▶ [Provided records]

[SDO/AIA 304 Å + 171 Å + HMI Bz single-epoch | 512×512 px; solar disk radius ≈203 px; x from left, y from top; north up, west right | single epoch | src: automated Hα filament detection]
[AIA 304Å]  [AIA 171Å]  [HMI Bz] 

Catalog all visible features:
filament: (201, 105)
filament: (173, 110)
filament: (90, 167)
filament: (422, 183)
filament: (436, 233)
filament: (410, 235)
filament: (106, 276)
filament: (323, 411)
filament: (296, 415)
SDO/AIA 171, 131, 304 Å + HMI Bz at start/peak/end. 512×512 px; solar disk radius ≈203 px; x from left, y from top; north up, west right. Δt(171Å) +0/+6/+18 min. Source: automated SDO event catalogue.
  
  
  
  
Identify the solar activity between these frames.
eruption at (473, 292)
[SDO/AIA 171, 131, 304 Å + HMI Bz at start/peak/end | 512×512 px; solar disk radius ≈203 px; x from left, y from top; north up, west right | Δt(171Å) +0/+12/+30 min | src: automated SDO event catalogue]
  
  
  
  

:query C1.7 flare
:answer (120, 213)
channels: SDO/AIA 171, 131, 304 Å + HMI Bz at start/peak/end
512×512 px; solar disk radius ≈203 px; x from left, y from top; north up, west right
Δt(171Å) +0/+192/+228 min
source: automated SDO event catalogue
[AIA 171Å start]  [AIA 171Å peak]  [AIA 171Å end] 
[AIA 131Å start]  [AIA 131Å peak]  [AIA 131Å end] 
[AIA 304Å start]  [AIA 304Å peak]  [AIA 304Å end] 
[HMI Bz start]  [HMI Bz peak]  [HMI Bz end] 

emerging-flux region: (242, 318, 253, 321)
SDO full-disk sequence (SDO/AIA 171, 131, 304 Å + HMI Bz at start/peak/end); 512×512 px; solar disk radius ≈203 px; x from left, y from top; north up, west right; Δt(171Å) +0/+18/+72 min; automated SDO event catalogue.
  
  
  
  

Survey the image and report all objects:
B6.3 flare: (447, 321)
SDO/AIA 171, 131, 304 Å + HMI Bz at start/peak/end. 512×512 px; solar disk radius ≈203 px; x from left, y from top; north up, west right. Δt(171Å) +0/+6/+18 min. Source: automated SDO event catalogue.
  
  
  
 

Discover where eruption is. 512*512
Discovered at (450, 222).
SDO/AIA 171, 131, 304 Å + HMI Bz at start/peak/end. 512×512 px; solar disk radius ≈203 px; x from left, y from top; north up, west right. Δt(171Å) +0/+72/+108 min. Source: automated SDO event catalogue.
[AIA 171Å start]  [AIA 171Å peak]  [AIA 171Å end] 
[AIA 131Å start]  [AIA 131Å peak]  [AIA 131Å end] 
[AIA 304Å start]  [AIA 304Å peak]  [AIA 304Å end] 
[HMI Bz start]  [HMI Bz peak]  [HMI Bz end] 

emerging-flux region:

▶ [Problem requirements]
Return the whole listing exactly, with every line included.

▶ [Answer to this exercise]
[SDO/AIA 304 Å + 171 Å + HMI Bz single-epoch | 512×512 px; solar disk radius ≈203 px; x from left, y from top; north up, west right | single epoch | src: automated Hα filament detection]
[AIA 304Å]  [AIA 171Å]  [HMI Bz] 

Catalog all visible features:
filament: (201, 105)
filament: (173, 110)
filament: (90, 167)
filament: (422, 183)
filament: (436, 233)
filament: (410, 235)
filament: (106, 276)
filament: (323, 411)
filament: (296, 415)
SDO/AIA 171, 131, 304 Å + HMI Bz at start/peak/end. 512×512 px; solar disk radius ≈203 px; x from left, y from top; north up, west right. Δt(171Å) +0/+6/+18 min. Source: automated SDO event catalogue.
  
  
  
  
Identify the solar activity between these frames.
eruption at (473, 292)
[SDO/AIA 171, 131, 304 Å + HMI Bz at start/peak/end | 512×512 px; solar disk radius ≈203 px; x from left, y from top; north up, west right | Δt(171Å) +0/+12/+30 min | src: automated SDO event catalogue]
  
  
  
  

:query C1.7 flare
:answer (120, 213)
channels: SDO/AIA 171, 131, 304 Å + HMI Bz at start/peak/end
512×512 px; solar disk radius ≈203 px; x from left, y from top; north up, west right
Δt(171Å) +0/+192/+228 min
source: automated SDO event catalogue
[AIA 171Å start]  [AIA 171Å peak]  [AIA 171Å end] 
[AIA 131Å start]  [AIA 131Å peak]  [AIA 131Å end] 
[AIA 304Å start]  [AIA 304Å peak]  [AIA 304Å end] 
[HMI Bz start]  [HMI Bz peak]  [HMI Bz end] 

emerging-flux region: (242, 318, 253, 321)
SDO full-disk sequence (SDO/AIA 171, 131, 304 Å + HMI Bz at start/peak/end); 512×512 px; solar disk radius ≈203 px; x from left, y from top; north up, west right; Δt(171Å) +0/+18/+72 min; automated SDO event catalogue.
  
  
  
  

Survey the image and report all objects:
B6.3 flare: (447, 321)
SDO/AIA 171, 131, 304 Å + HMI Bz at start/peak/end. 512×512 px; solar disk radius ≈203 px; x from left, y from top; north up, west right. Δt(171Å) +0/+6/+18 min. Source: automated SDO event catalogue.
  
  
  
 

Discover where eruption is. 512*512
Discovered at (450, 222).
SDO/AIA 171, 131, 304 Å + HMI Bz at start/peak/end. 512×512 px; solar disk radius ≈203 px; x from left, y from top; north up, west right. Δt(171Å) +0/+72/+108 min. Source: automated SDO event catalogue.
[AIA 171Å start]  [AIA 171Å peak]  [AIA 171Å end] 
[AIA 131Å start]  [AIA 131Å peak]  [AIA 131Å end] 
[AIA 304Å start]  [AIA 304Å peak]  [AIA 304Å end] 
[HMI Bz start]  [HMI Bz peak]  [HMI Bz end] 

emerging-flux region:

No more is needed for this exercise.